Hmm ... when presented in that light there is a distinct flavor of unwelcome control and invasion. Adults are no longer capable of making responsible decisions, so we will shepherd them towards something more in line with someone's vision of how society should be.

Pretty repugnant!

But let's look at the practical reality.

People are anything but considerate. At least a huge number of us. If we were all kind and sensitive to the needs of others I would be the tooth fairy and people would stop smoking in their cars with their babies in the back seat.

In fact, if we really could be trusted, people would not need legislation to buckle up, or not park in the handicapped spot, or not pee in public.

"But I smoke with the windows down ..."

Yeah lady, that mentality is precisely why our civil liberties have been quietly neutered.

It's kinda like with children. Want to live in my house, you'll have to live by my rules. It's for your own protection.

And it is!

What moron in their right mind smokes with their kid in the car, windows up or down? It's so stupid and reckless, it's horsed things up for the rest of us!

Now we do have to be told what to do.

Because we were so busy selfishly defending our own rights that we lost all reasonable perspective.

And now we're being treated like children ... incapable of responsible distinction.

Thanks a lot!

And yes, it is the height of hypocrisy and inconsistency that Big Brother is attacking smokers when alcohol is still freely available and arguably far more offensive because of the element of violence.

But because we have a track record of irresponsible consumption, no doubt that will be on the agenda at some point in the future.

Which brings me full circle ... people know, but they just don't care. On a planet built for less than 2 or 3 billion (I'm being hugely generous here, but stay with me), there are now way too many bats in the belfry.

And this makes us control freaks nervous.

To be honest, I'm not sure what the answer is. I find so many elements on both sides strange, even offensive.

I have learnt from my foray into "health" that people value their right to harm themselves even if they do have at least some appreciation of the consequences. Rubbing their noses in the facts only gets peoples' backs up.

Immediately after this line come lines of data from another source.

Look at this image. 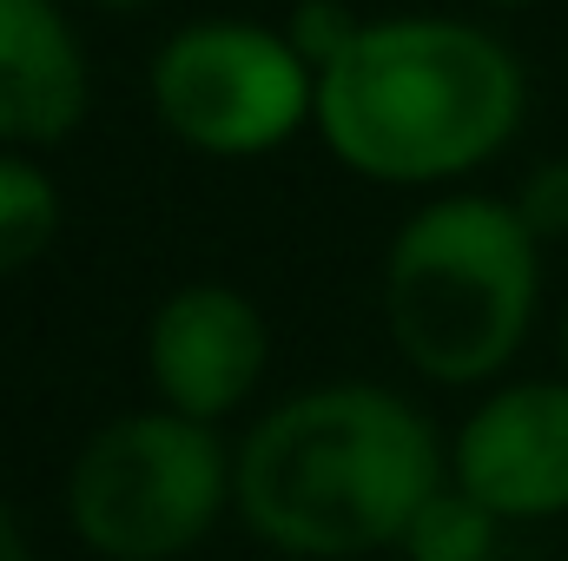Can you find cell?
Masks as SVG:
<instances>
[{
	"mask_svg": "<svg viewBox=\"0 0 568 561\" xmlns=\"http://www.w3.org/2000/svg\"><path fill=\"white\" fill-rule=\"evenodd\" d=\"M449 482V442L390 384H304L232 449V516L284 561L390 555Z\"/></svg>",
	"mask_w": 568,
	"mask_h": 561,
	"instance_id": "cell-1",
	"label": "cell"
},
{
	"mask_svg": "<svg viewBox=\"0 0 568 561\" xmlns=\"http://www.w3.org/2000/svg\"><path fill=\"white\" fill-rule=\"evenodd\" d=\"M529 120L523 60L476 20L384 13L317 73L324 152L390 192H456Z\"/></svg>",
	"mask_w": 568,
	"mask_h": 561,
	"instance_id": "cell-2",
	"label": "cell"
},
{
	"mask_svg": "<svg viewBox=\"0 0 568 561\" xmlns=\"http://www.w3.org/2000/svg\"><path fill=\"white\" fill-rule=\"evenodd\" d=\"M390 350L436 390H489L542 310V238L516 198L429 192L397 225L377 278Z\"/></svg>",
	"mask_w": 568,
	"mask_h": 561,
	"instance_id": "cell-3",
	"label": "cell"
},
{
	"mask_svg": "<svg viewBox=\"0 0 568 561\" xmlns=\"http://www.w3.org/2000/svg\"><path fill=\"white\" fill-rule=\"evenodd\" d=\"M73 542L93 561H179L232 516L225 429L145 404L100 422L60 482Z\"/></svg>",
	"mask_w": 568,
	"mask_h": 561,
	"instance_id": "cell-4",
	"label": "cell"
},
{
	"mask_svg": "<svg viewBox=\"0 0 568 561\" xmlns=\"http://www.w3.org/2000/svg\"><path fill=\"white\" fill-rule=\"evenodd\" d=\"M145 106L172 145L219 165H252L317 126V73L284 27L212 13L159 40Z\"/></svg>",
	"mask_w": 568,
	"mask_h": 561,
	"instance_id": "cell-5",
	"label": "cell"
},
{
	"mask_svg": "<svg viewBox=\"0 0 568 561\" xmlns=\"http://www.w3.org/2000/svg\"><path fill=\"white\" fill-rule=\"evenodd\" d=\"M265 370H272V324L252 290L225 278H192L152 304L145 317L152 404L225 429L258 397Z\"/></svg>",
	"mask_w": 568,
	"mask_h": 561,
	"instance_id": "cell-6",
	"label": "cell"
},
{
	"mask_svg": "<svg viewBox=\"0 0 568 561\" xmlns=\"http://www.w3.org/2000/svg\"><path fill=\"white\" fill-rule=\"evenodd\" d=\"M449 482L503 529L568 516V377L489 384L449 429Z\"/></svg>",
	"mask_w": 568,
	"mask_h": 561,
	"instance_id": "cell-7",
	"label": "cell"
},
{
	"mask_svg": "<svg viewBox=\"0 0 568 561\" xmlns=\"http://www.w3.org/2000/svg\"><path fill=\"white\" fill-rule=\"evenodd\" d=\"M93 113V60L60 0H0V145L53 152Z\"/></svg>",
	"mask_w": 568,
	"mask_h": 561,
	"instance_id": "cell-8",
	"label": "cell"
},
{
	"mask_svg": "<svg viewBox=\"0 0 568 561\" xmlns=\"http://www.w3.org/2000/svg\"><path fill=\"white\" fill-rule=\"evenodd\" d=\"M67 225L60 178L40 165V152H7L0 145V278L33 272Z\"/></svg>",
	"mask_w": 568,
	"mask_h": 561,
	"instance_id": "cell-9",
	"label": "cell"
},
{
	"mask_svg": "<svg viewBox=\"0 0 568 561\" xmlns=\"http://www.w3.org/2000/svg\"><path fill=\"white\" fill-rule=\"evenodd\" d=\"M496 549H503V522L476 496H463L456 482H443L429 496L397 542L404 561H496Z\"/></svg>",
	"mask_w": 568,
	"mask_h": 561,
	"instance_id": "cell-10",
	"label": "cell"
},
{
	"mask_svg": "<svg viewBox=\"0 0 568 561\" xmlns=\"http://www.w3.org/2000/svg\"><path fill=\"white\" fill-rule=\"evenodd\" d=\"M357 27H364V13H351L344 0H297V7L284 13V33H291V47L311 60V73H324V67L357 40Z\"/></svg>",
	"mask_w": 568,
	"mask_h": 561,
	"instance_id": "cell-11",
	"label": "cell"
},
{
	"mask_svg": "<svg viewBox=\"0 0 568 561\" xmlns=\"http://www.w3.org/2000/svg\"><path fill=\"white\" fill-rule=\"evenodd\" d=\"M516 212H523V225H529L542 245L568 238V152L529 165V178L516 185Z\"/></svg>",
	"mask_w": 568,
	"mask_h": 561,
	"instance_id": "cell-12",
	"label": "cell"
},
{
	"mask_svg": "<svg viewBox=\"0 0 568 561\" xmlns=\"http://www.w3.org/2000/svg\"><path fill=\"white\" fill-rule=\"evenodd\" d=\"M0 561H33V542H27L20 516L7 509V496H0Z\"/></svg>",
	"mask_w": 568,
	"mask_h": 561,
	"instance_id": "cell-13",
	"label": "cell"
},
{
	"mask_svg": "<svg viewBox=\"0 0 568 561\" xmlns=\"http://www.w3.org/2000/svg\"><path fill=\"white\" fill-rule=\"evenodd\" d=\"M80 7H100V13H140V7H159V0H80Z\"/></svg>",
	"mask_w": 568,
	"mask_h": 561,
	"instance_id": "cell-14",
	"label": "cell"
},
{
	"mask_svg": "<svg viewBox=\"0 0 568 561\" xmlns=\"http://www.w3.org/2000/svg\"><path fill=\"white\" fill-rule=\"evenodd\" d=\"M562 377H568V317H562Z\"/></svg>",
	"mask_w": 568,
	"mask_h": 561,
	"instance_id": "cell-15",
	"label": "cell"
},
{
	"mask_svg": "<svg viewBox=\"0 0 568 561\" xmlns=\"http://www.w3.org/2000/svg\"><path fill=\"white\" fill-rule=\"evenodd\" d=\"M489 7H529V0H489Z\"/></svg>",
	"mask_w": 568,
	"mask_h": 561,
	"instance_id": "cell-16",
	"label": "cell"
}]
</instances>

So does acting like you are somehow "better".

So does acting "holier than thou". In fact, unsolicited selling is just plain obnoxious in anybody's book. That's human nature ... and it ain't going to change.

Stay out of peoples' private business, why don't you? Sure, if it only affects you chum!

I've also learnt that people adjust quickly.

Seat belt laws may have been an irritant when they were first introduced. But over time even naturally rebellious people have come to appreciate the importance of buckling up.

But we still get really peeved if we get caught without a seat belt, even if we are maleable.

So that fine line is moveable and adults don't like feeling stupid, or having their knuckles rapped ... or getting a fine that's just a little more painful than a mosquito.

Come to think of it, nor do kids.

And maybe that's were the problem all started? Why do we insist on treating kids like their opinions don't matter? Because we know better ...?

Do we?

Most of all though, I have come to realize that society is never more disharmonious than when we start pointing out differences between people.

Is Finland right?

You tell me. You've heard what I think.